The Levines alleged that Blue Shield failed to inform them that, if Victoria was designated as the primary insured or if they had purchased a family plan, they would save substantial sums of money, despite the fact that the risks to Blue Shield and the benefits to them would remain exactly the same. 

The Levines also alleged that Blue Shield set the new premium for health coverage for the married couple and continued the children on separate individual policies at the higher rates. 

The Levines further claimed that Blue Shield knew the premium rates would be lower if they were to make changes to the structure of the policies and that the Levines did not know and, in the exercise of reasonable diligence, could not have known, that the monthly premiums for the coverage would have been $500 less if they had made Victoria the primary insured on a family plan.      

Blue Shield filed a demurrer to all causes of action in the complaint and a motion to strike the class allegations, arguing, among other things, that its application advised that

[i]ndicating the younger spouse/domestic partner as the primary applicant may reduce your monthly dues/payments." 

The Levines claimed that, although the statement was in the application, the premium savings they could achieve if they were to change the designation of the primary insured would not be known until much later in the process, after underwriting was complete. 

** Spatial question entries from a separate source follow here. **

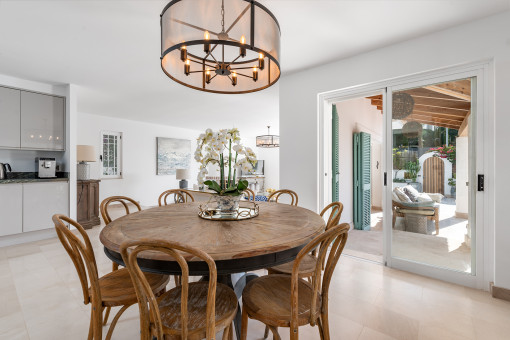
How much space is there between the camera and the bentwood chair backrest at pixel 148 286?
88 cm

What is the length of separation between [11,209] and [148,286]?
383cm

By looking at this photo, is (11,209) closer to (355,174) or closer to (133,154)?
(133,154)

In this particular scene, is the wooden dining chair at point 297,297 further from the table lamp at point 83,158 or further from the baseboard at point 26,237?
the table lamp at point 83,158

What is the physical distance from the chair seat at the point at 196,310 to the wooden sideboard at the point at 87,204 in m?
4.02

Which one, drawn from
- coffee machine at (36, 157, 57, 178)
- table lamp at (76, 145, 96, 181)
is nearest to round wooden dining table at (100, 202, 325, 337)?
coffee machine at (36, 157, 57, 178)

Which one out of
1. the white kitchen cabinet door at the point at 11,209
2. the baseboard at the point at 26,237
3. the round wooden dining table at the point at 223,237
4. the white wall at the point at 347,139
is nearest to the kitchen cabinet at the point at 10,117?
the white kitchen cabinet door at the point at 11,209

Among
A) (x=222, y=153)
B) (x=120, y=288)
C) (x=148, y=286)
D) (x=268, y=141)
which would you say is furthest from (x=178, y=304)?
(x=268, y=141)

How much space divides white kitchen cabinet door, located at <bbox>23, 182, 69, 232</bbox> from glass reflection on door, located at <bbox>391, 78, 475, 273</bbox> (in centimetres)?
470

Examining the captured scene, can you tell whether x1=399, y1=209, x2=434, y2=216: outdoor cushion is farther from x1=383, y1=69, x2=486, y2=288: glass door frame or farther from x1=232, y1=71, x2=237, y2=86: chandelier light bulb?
x1=232, y1=71, x2=237, y2=86: chandelier light bulb

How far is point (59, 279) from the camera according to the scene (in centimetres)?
243

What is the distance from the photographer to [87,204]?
4414mm

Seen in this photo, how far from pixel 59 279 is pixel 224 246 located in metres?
2.38

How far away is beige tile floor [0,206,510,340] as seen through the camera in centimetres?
166

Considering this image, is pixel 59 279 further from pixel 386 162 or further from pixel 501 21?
pixel 501 21
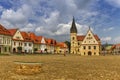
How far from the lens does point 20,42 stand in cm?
8988

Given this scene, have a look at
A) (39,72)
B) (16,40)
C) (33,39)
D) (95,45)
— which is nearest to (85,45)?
(95,45)

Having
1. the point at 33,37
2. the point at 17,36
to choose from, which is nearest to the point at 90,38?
the point at 33,37

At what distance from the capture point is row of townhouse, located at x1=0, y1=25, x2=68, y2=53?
7657 cm

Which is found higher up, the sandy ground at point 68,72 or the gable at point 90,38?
the gable at point 90,38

In affirming the trial court's order sustaining the demurrer without leave to amend, the court of appeal noted that the Levines failed to cite any authority requiring an insurer to disclose the lowest price that the insurer is willing to accept for insurance coverage.

In fact, citing California Service Station etc. Assn. v. American Home Assurance Co., 62 Cal. App. 4th 1166 (1998), the court held that the opposite is true. Accordingly, the court concluded that:

an insurer does not owe a purchaser of insurance any 'special duty' in 'negotiating the price of an insurance contract.'" 

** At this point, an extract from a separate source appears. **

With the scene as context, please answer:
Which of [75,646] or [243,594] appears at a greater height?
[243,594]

The court explained that "a person's initial decision to obtain insurance and the insurer's decision to offer coverage generally should be governed by traditional standards of freedom to contract" and no authority supports the Levines’ assertion that an insurer is required to disclose the lowest price it is willing to accept. 

Significantly, despite the fact that Michael and his minor dependents had Blue Shield health coverage at the time of Victoria's application, the court held that their pre-existing relationship with Blue Shield did not create a duty on Blue Shield's part to advise the Levines that they could have obtained cheaper coverage if they had restructured their insurance. 

The court explained that it did not read California Service Station as suggesting any distinction with respect to an insurer's duties depending upon whether the purchasers were seeking to become insureds for the first time or were already insureds under another policy issued by the insurer. The court stated that

an insurer's negotiation of an insurance contract is not the type of transaction that would give rise to heightened duties of disclosure concerning price." 

Although the Levine case deals with the duty to disclose pricing information, it is likely that the reasoning of the court of appeal, finding that the negotiation of an insurance contract does not give rise to any heightened disclosure duty, can and will be applied to other cases alleging non-disclosure of information during the insurer's pre-contract communications with the applicant.